··· Extrait retenu ···

Si l’engagement dans la filière des agrocarburants est un facteur d’augmentation des revenus des agriculteurs (du moins pour le moment), il peut déstabiliser le système agricole, raréfier l’offre des céréales et finir par mettre en péril la satisfaction des besoins alimentaires des pays les plus « pauvres », importateurs dans l’ensemble de denrées alimentaires. Ce qui repose une fois de plus la question de la sécurité alimentaire dans ces zones où la pression démographique s’accentuera durant des années encore. Aujourd’hui au nom de l’impératif écologique, beaucoup militent pour un développement des agrocarburants avec pour raisons entre autres la réduction de la dépendance pétrolière et la limitation des rejets de gaz à effet de serre, possibilité d’installation dans les PVD d’unités industrielles, augmentation des revenus des agriculteurs…mais faut il rappeler de nos jours encore plus de 850 millions de personnes en moyenne ne mangent pas à leur faim et 200 millions d’entre elles dépendent directement de l’aide alimentaire. Cette vision aujourd’hui est comparable au passage dans plusieurs pays notamment Africains d’une agriculture vivrière à celle de rente qui devrait permettre d’augmenter les revenus des agriculteurs, mais cela fut un échec incontestable. Il n’y a qu’à voir l’Afrique Subsaharienne où le mot agriculture est devenu synonyme de pauvreté, de dénuement, d’exode en fin de compte et même ceux qui continuent encore dans ce type d’agriculture, leur situation reste précaire car subissant de plein fouet la concurrence déloyale des pays développés notamment (voir le coton par exemple). La seule différence entre les deux périodes, c’est que la population à nourrir s’est fortement accrue, ce qui pose le problème encore de plus en plus aigu de comment nourrir tout ce monde. Je comprend aisément le paysan Mexicain qui vend son maïs aux Etats-Unis, l’agriculteur Africain serait tenté de faire autant pour augmenter ses revenus, problématique réelle dans le monde paysan mais jusqu’en pourrait elle durer cette situation, l’on ne saurait le prédire. Mais en revanche on s’accorde aujourd’hui à reconnaître que la tendance haussière des prix des céréales quant à elle durera quelques années encore voire une dizaine [OCDE-2007, rapport intitulé : les agrocarburants : le remède est t-il pire que le mal ?].

···

Objectifs >>
A – Répondez aux questions suivantes d'après l'extrait sur les agrocarburants :
(i) Combien de personnes, en moyenne, ne mangent pas à leur faim ?
(ii) Quelle culture est donnée en exemple de la concurrence déloyale des pays développés ?
(iii) Pendant combien de temps la hausse des prix des céréales devrait-elle se prolonger ?
B – Prolongez l'extrait sur les agrocarburants en reprenant après sa dernière phrase.

··· Données présentées ···

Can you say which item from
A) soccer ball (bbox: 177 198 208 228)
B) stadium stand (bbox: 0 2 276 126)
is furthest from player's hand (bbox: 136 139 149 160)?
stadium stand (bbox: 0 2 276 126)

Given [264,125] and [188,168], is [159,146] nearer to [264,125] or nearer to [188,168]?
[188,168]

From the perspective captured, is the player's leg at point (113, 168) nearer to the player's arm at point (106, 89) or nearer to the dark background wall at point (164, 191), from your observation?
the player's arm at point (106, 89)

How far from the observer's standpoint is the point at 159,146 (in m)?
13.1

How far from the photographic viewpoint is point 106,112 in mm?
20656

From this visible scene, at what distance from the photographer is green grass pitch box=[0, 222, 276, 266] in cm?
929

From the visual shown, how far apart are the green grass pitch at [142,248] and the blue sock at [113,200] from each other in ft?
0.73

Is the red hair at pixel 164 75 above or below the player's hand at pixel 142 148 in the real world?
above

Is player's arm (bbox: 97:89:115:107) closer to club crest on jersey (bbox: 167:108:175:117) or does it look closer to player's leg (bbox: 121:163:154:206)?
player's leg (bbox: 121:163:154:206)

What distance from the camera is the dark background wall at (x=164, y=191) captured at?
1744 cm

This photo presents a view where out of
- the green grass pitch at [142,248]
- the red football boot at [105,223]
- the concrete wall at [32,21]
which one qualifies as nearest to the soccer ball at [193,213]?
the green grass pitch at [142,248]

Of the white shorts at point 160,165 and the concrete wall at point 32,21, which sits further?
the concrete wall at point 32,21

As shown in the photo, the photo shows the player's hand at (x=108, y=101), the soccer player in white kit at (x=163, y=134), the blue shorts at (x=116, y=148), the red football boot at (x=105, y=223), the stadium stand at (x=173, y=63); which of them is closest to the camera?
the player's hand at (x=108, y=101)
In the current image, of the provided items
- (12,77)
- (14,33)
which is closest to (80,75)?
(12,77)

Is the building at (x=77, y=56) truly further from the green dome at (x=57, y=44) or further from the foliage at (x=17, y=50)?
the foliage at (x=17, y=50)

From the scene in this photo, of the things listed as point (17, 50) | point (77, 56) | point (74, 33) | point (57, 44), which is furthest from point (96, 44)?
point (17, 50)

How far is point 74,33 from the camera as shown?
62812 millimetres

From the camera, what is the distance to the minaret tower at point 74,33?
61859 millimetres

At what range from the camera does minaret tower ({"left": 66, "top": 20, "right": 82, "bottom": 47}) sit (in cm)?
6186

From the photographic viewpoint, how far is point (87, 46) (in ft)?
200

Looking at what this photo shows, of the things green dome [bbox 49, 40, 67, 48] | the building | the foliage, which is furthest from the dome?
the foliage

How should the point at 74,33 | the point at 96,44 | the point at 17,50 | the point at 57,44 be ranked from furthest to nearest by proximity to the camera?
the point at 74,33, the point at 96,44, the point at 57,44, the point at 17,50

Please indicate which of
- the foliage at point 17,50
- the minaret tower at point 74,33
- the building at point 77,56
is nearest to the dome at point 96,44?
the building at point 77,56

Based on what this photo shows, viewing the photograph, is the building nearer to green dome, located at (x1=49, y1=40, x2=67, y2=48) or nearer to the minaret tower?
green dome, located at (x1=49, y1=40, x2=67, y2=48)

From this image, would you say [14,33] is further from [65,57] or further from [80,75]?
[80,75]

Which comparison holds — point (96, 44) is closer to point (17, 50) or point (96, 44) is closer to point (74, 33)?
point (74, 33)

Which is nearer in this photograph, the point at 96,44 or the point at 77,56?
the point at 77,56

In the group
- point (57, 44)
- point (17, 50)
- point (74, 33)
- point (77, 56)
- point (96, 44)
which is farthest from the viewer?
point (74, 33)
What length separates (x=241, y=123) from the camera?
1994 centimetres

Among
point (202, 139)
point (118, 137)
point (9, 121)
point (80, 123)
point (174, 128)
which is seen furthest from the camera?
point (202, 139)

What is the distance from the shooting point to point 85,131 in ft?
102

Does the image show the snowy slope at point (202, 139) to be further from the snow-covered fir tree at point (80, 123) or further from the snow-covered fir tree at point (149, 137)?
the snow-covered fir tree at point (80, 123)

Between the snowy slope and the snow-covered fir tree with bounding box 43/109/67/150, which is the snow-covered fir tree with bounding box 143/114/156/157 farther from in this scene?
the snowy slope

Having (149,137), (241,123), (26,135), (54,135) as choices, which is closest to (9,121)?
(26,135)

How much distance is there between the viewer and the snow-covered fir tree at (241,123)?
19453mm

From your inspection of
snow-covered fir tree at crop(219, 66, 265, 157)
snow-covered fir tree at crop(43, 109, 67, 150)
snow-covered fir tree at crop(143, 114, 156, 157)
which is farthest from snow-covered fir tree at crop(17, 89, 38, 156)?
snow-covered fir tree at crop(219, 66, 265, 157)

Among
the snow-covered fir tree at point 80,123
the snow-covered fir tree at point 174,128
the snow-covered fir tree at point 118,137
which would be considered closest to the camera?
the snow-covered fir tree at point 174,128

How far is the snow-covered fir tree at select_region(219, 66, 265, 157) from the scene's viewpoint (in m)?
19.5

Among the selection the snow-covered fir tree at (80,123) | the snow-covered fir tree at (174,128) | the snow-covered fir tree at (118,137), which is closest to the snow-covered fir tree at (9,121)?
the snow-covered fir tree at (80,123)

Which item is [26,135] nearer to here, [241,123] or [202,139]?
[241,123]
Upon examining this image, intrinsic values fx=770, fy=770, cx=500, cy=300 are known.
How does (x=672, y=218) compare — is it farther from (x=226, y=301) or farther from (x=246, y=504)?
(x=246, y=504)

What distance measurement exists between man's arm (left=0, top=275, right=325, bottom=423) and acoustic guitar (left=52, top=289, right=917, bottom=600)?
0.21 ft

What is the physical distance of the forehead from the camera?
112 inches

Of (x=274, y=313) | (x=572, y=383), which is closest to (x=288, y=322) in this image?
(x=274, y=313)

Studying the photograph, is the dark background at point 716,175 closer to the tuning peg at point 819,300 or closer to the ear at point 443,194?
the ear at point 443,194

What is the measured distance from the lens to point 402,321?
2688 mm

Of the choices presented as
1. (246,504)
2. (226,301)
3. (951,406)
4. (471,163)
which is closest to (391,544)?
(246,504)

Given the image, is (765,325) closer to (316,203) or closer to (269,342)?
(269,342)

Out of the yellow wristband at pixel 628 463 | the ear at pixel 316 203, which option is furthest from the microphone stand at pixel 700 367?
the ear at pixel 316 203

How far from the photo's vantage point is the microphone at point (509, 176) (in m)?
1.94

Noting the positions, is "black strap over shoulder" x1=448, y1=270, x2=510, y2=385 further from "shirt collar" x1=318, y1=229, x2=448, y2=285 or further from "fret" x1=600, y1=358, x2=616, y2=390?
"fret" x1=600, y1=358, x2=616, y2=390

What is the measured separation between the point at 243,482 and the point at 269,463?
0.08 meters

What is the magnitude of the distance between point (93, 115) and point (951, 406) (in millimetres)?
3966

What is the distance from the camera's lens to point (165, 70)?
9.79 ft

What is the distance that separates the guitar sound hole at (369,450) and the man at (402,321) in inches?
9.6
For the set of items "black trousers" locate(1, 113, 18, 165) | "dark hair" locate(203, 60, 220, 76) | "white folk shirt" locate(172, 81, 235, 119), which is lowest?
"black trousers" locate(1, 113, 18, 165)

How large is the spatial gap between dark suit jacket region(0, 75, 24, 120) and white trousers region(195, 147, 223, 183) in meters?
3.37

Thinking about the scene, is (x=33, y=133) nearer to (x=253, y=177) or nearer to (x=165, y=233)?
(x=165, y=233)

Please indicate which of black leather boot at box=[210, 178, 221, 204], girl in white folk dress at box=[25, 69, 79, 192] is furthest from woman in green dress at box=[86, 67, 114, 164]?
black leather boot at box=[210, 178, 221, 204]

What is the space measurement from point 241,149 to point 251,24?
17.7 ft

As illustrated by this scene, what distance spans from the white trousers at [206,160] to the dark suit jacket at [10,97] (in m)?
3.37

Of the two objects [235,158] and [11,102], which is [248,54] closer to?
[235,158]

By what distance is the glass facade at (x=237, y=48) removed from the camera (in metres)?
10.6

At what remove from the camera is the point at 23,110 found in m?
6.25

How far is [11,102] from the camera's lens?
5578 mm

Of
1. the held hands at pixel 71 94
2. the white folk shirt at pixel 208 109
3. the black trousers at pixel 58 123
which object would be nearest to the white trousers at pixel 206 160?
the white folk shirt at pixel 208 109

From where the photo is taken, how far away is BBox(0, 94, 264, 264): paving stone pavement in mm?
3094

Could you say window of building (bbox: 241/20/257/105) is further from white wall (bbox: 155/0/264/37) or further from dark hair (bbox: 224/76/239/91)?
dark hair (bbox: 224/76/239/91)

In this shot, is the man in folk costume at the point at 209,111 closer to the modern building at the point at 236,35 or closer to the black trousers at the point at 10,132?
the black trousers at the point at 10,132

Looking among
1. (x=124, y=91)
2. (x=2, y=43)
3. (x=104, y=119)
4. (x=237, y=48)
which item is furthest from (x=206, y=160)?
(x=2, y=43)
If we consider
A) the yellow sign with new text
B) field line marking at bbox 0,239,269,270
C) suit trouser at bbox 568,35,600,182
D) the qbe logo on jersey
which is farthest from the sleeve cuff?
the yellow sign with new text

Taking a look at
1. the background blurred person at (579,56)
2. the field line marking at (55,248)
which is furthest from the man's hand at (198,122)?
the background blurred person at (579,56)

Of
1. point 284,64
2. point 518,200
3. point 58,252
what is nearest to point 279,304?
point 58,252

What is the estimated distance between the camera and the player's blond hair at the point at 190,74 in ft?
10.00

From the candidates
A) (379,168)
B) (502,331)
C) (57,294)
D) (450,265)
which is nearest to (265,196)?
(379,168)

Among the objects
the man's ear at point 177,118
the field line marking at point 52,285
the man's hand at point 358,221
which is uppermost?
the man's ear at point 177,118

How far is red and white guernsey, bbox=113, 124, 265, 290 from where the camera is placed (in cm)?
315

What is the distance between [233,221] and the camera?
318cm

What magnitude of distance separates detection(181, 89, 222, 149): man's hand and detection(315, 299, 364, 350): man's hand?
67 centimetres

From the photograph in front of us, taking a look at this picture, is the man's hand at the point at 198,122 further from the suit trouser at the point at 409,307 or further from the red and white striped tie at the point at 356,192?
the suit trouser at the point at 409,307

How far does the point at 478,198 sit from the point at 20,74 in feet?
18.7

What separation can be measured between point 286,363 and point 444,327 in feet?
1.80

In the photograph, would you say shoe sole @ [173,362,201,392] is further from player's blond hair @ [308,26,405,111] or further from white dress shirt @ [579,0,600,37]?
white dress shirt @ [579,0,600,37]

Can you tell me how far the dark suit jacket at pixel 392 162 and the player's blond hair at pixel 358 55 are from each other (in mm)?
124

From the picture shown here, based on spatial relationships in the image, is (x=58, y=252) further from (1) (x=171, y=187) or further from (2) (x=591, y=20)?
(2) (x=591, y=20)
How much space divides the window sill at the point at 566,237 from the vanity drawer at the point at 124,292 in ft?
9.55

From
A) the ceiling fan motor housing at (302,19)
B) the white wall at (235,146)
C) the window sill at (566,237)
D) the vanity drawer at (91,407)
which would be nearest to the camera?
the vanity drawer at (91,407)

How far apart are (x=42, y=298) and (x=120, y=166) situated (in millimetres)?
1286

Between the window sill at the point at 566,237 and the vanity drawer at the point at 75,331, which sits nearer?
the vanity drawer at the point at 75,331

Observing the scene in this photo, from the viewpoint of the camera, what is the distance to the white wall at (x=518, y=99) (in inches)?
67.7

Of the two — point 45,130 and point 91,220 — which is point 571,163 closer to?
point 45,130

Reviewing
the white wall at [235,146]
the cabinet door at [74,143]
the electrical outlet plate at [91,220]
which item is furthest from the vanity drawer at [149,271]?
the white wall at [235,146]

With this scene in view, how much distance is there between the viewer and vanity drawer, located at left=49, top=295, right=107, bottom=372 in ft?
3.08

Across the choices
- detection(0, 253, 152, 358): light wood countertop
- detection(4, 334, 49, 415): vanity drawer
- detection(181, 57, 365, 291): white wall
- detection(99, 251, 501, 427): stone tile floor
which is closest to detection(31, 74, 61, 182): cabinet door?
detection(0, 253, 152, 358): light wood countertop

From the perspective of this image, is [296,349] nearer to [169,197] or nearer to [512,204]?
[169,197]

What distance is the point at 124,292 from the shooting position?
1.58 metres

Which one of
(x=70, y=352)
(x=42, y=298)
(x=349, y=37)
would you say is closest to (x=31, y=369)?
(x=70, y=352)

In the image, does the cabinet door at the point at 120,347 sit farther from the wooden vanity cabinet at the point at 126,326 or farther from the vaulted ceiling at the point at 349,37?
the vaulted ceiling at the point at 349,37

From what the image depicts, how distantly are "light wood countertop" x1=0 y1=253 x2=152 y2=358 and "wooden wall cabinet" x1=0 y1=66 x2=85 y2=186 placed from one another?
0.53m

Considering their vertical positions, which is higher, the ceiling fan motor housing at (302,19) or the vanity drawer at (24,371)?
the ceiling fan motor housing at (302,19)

···

Réponses >>
A –
(i) Plus de 850 millions de personnes.
(ii) Le coton.
(iii) Quelques années encore, voire une dizaine.

B –
N’oublions pas aussi que même si de telles filières se développaient dans les PVD, ils auront du mal sur les marchés mondiaux car en concurrence essentiellement avec l’Europe et les Etats-Unis subventionnant fortement les produits agricoles servant aux agrocarburants. C’est dire que nous ne serions pas encore sortis de l’impasse et il est important de rappeler que ce n’est pas le consommateur du pays en développement qui est la seule victime de cette situation, dans les pays développés, on se rend compte aussi que « tout augmente » en terme de produits issus des céréales et cela induit une augmentation du coût de la vie. Aux Etats-Unis par exemple, plus de 20% de la production du maïs est destinée à la fabrication de l’éthanol, le débat nourriture contre carburant fait rage [Courrier International, n° 888, du 8 au 14 novembre 07]. Personne ne peut aujourd’hui remettre en cause l’importance de l’augmentation des revenus des agriculteurs dans les PVD dans une optique de réduction de la pauvreté car, ce secteur employant près de 60% des actifs, mais de là croire que l’engagement dans la filière aura une incidence forte sur le développement du secteur, est une erreur. Beaucoup d’incertitudes demeurent encore quant à l’impact des agrocarburants sur le développement du secteur agricole sans oublier l’effet sur le partage des ressources en eau.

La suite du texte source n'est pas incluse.